PASAJE SELECCIONADO
Esa mañana mi amigo Mario
cumplió con la promesa de llevarme a ver los nuevos bañados.
En rigor, la instalación de las
antiguas cañadas y la aparición de otras, gracias a las grandes lluvias
que cayeron sobre la zona luego de años poco llovedores y aun de sequías.
Motivo por el cual los canales que drenan el agua de los campos estaban un poco
descuidados, ganados por la maleza y entonces se producen las
inundaciones de los campos más bajo primero y luego de otros que nunca se habían
inundado sino excepcionalmente como ahora.
Los caminos rurales están todos
anegados, motivo por el cual debimos dejar la chata bastante lejos del primer
espejo de agua y mirar como pudimos la maravilla de las especies que volaban
hacia allí o partían hacia lugares más lejanos cuando nos vieron con esa
certera vista que tiene todo animalito volador.
Había un verdadero hervidero de
ellos que buscarían alimentos en los pequeños peces, caracoles y otro bicherio
que es la colonia numerosa que habita estos cañadones y en épocas de
inundación, se reproducen extraordinariamente y del mismo modo también las aves
acuáticas que se hacen un festín con ellos.

LÍNEAS DE DATOS
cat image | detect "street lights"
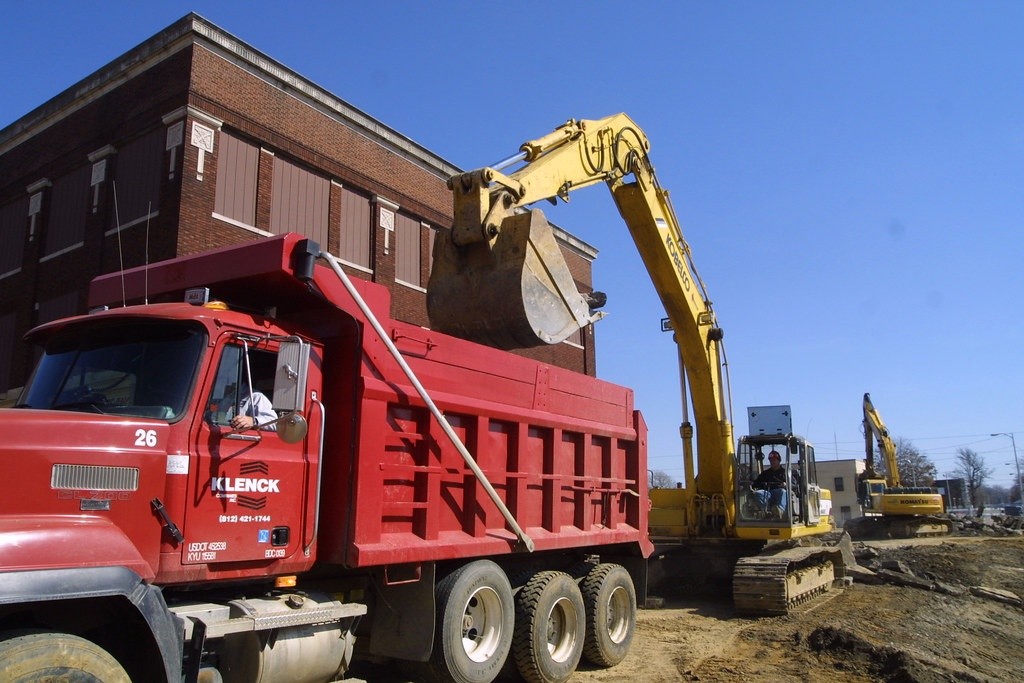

TAREAS
- a) Transcriba del pasaje seleccionado el tramo comprendido entre "Los caminos rurales" y "todo animalito volador.", ambos inclusive, y sustituya "chata" por "camioneta".
- b) Conteste brevemente, según el pasaje seleccionado:
(i) ¿En qué estado se encontraban los canales que drenan el agua de los campos?
(ii) ¿Por qué hubo que dejar la chata lejos del primer espejo de agua?
(iii) ¿Qué promesa cumplió Mario esa mañana?
El material procede de otra fuente.

RESULTADOS ESPERADOS
- a)
Los caminos rurales están todos
anegados, motivo por el cual debimos dejar la camioneta bastante lejos del primer
espejo de agua y mirar como pudimos la maravilla de las especies que volaban
hacia allí o partían hacia lugares más lejanos cuando nos vieron con esa
certera vista que tiene todo animalito volador.

- b)
(i) Estaban un poco descuidados y ganados por la maleza.
(ii) Porque los caminos rurales estaban todos anegados.
(iii) La de llevar a quien narra a ver los nuevos bañados.